╭─ Records to use

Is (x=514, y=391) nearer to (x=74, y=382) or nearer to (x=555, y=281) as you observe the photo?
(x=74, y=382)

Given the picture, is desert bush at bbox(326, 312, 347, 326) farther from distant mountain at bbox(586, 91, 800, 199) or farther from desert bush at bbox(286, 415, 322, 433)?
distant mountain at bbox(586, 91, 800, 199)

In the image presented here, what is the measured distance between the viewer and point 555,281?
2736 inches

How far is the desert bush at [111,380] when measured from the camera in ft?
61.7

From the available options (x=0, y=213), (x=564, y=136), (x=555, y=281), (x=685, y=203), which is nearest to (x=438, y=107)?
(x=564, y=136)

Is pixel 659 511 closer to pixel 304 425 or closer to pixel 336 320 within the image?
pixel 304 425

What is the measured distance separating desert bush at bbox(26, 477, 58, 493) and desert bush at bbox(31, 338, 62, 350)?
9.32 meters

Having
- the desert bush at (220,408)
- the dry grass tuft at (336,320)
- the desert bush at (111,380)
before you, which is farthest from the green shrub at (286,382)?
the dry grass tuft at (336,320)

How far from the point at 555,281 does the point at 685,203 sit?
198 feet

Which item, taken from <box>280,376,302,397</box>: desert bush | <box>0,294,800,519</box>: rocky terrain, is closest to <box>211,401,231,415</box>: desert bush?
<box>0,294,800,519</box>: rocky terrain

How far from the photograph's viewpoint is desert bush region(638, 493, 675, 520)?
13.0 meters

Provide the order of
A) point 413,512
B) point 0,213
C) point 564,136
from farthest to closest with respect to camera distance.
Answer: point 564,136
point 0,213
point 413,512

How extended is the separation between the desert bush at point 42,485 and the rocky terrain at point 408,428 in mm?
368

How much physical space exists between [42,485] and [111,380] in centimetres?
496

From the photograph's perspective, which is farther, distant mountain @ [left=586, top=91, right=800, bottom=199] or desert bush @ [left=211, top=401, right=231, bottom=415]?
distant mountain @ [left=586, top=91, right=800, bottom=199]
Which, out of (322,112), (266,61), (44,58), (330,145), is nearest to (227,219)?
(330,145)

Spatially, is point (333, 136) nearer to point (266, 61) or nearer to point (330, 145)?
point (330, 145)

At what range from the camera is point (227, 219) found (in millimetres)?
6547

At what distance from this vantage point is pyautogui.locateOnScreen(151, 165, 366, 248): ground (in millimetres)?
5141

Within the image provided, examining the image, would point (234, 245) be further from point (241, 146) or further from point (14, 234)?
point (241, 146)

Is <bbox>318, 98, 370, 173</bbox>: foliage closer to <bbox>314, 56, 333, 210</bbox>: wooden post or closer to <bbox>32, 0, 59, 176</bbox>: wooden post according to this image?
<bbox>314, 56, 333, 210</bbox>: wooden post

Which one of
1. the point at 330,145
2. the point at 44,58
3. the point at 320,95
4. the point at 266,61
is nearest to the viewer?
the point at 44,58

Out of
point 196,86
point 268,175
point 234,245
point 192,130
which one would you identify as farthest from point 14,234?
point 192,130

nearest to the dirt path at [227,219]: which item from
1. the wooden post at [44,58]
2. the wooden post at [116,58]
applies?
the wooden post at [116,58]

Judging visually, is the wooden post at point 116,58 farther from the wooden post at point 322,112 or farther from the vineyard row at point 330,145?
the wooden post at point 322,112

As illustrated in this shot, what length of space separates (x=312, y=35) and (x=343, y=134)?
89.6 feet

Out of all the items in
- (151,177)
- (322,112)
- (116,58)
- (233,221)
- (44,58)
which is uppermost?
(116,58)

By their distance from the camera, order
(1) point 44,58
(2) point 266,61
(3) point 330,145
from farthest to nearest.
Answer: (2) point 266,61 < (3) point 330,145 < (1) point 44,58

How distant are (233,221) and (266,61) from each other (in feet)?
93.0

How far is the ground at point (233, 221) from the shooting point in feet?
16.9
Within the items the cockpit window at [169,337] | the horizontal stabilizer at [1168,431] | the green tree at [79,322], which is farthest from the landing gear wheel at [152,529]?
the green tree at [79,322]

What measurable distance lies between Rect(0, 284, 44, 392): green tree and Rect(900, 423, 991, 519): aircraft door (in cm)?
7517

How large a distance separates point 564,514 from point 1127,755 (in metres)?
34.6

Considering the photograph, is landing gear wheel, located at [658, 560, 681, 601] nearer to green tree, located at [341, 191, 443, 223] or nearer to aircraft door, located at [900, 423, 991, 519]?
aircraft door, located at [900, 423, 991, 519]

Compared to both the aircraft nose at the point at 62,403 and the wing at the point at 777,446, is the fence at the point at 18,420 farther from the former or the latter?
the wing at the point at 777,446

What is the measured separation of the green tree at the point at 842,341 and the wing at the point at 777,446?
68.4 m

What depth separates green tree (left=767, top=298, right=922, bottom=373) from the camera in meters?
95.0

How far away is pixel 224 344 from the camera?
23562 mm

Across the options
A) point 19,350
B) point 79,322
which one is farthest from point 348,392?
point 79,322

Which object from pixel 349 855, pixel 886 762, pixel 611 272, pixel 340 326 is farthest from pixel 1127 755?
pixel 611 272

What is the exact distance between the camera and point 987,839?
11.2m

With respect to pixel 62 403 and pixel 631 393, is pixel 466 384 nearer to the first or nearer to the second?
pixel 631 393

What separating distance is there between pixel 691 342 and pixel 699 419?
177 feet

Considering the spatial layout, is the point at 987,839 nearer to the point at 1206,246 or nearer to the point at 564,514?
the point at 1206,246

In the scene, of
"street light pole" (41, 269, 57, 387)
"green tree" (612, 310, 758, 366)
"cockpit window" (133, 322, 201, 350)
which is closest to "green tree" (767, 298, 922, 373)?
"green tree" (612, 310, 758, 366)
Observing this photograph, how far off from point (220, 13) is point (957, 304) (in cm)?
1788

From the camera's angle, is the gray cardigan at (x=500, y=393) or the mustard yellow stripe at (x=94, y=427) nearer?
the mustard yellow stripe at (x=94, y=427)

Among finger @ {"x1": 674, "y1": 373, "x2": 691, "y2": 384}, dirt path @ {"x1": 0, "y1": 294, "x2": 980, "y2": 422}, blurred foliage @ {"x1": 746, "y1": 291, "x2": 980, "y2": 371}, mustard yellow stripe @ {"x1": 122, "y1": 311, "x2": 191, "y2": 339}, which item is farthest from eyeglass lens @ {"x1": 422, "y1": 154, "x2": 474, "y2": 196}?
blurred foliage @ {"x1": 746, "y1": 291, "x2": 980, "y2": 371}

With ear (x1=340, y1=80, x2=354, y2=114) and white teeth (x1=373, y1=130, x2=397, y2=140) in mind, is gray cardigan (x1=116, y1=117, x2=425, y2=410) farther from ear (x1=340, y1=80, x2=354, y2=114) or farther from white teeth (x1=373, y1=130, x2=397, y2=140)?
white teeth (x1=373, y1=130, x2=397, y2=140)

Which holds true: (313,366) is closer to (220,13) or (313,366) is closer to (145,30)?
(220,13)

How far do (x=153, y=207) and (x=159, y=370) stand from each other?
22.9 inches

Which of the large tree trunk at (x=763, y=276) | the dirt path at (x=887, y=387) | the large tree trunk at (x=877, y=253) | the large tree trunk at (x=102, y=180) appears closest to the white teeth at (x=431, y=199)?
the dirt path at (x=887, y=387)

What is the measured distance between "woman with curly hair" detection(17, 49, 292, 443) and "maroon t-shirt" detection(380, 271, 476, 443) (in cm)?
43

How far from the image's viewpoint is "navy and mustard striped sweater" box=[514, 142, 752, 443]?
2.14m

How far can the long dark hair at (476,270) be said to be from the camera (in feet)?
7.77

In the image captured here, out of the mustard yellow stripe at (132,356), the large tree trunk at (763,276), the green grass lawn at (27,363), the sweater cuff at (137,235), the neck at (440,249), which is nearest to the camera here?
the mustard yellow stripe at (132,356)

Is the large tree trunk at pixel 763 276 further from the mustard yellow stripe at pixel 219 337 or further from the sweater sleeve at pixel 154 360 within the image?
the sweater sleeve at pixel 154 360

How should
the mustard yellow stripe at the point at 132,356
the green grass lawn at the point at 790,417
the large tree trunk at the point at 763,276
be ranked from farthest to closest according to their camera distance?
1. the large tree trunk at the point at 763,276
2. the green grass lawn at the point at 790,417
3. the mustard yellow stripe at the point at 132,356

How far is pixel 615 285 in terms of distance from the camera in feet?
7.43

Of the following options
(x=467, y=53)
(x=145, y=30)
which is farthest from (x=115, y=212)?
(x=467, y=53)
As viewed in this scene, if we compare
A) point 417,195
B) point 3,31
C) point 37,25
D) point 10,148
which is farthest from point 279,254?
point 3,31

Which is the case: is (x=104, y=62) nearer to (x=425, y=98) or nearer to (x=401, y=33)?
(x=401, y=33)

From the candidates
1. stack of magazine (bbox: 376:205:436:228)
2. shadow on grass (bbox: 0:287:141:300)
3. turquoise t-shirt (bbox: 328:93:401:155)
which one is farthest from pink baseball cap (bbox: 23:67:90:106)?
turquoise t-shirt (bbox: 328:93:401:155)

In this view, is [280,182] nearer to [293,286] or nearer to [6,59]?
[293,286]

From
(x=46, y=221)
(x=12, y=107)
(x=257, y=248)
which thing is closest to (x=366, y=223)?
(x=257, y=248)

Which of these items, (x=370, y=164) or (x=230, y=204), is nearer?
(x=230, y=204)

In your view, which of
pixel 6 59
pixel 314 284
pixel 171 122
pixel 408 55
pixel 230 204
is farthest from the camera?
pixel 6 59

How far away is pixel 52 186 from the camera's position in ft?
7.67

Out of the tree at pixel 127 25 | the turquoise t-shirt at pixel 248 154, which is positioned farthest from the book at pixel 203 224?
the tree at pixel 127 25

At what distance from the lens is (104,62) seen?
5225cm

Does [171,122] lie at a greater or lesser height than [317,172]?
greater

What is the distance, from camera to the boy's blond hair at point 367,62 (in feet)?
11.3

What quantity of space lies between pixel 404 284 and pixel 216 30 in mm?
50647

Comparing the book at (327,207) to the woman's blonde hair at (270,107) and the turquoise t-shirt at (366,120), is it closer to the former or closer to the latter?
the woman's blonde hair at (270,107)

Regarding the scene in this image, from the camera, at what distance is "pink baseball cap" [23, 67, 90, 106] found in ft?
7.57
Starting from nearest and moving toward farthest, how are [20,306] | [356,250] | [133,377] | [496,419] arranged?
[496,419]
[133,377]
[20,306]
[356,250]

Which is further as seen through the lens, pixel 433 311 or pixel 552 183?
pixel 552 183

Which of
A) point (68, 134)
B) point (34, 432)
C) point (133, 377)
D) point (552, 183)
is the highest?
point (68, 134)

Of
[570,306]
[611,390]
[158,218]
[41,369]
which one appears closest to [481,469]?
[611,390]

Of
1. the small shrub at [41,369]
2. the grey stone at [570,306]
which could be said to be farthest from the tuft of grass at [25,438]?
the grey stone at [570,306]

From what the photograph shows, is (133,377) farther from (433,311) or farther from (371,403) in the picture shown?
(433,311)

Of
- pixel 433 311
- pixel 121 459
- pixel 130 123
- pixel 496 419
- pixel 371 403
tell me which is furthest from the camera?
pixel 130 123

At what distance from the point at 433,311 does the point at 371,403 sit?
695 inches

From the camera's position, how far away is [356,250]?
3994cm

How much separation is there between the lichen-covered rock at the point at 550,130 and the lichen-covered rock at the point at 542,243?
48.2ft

╰─

● **Short problem**:
Find the line containing "Regarding the scene", then output it and every line after it to the end of the data, exactly.

● **Written response**:
Regarding the scene in this image, from the camera, at what distance is "pink baseball cap" [23, 67, 90, 106] found in ft?
7.57
Starting from nearest and moving toward farthest, how are [20,306] | [356,250] | [133,377] | [496,419] arranged?
[496,419]
[133,377]
[20,306]
[356,250]

Which is further as seen through the lens, pixel 433 311 or pixel 552 183?
pixel 552 183

Which of
A) point (68, 134)
B) point (34, 432)
C) point (133, 377)
D) point (552, 183)
is the highest?
point (68, 134)

Of
[570,306]
[611,390]
[158,218]
[41,369]
which one appears closest to [481,469]?
[611,390]

Of
1. the small shrub at [41,369]
2. the grey stone at [570,306]
which could be said to be farthest from the tuft of grass at [25,438]?
the grey stone at [570,306]

From what the photograph shows, is (133,377) farther from (433,311) or farther from (371,403) in the picture shown?
(433,311)

Of
- pixel 433 311
- pixel 121 459
- pixel 130 123
- pixel 496 419
- pixel 371 403
tell me which is furthest from the camera?
pixel 130 123

At what distance from the point at 433,311 does the point at 371,403 sit?
695 inches

From the camera's position, how far away is [356,250]?
3994cm

How much separation is there between the lichen-covered rock at the point at 550,130 and the lichen-covered rock at the point at 542,243?
48.2ft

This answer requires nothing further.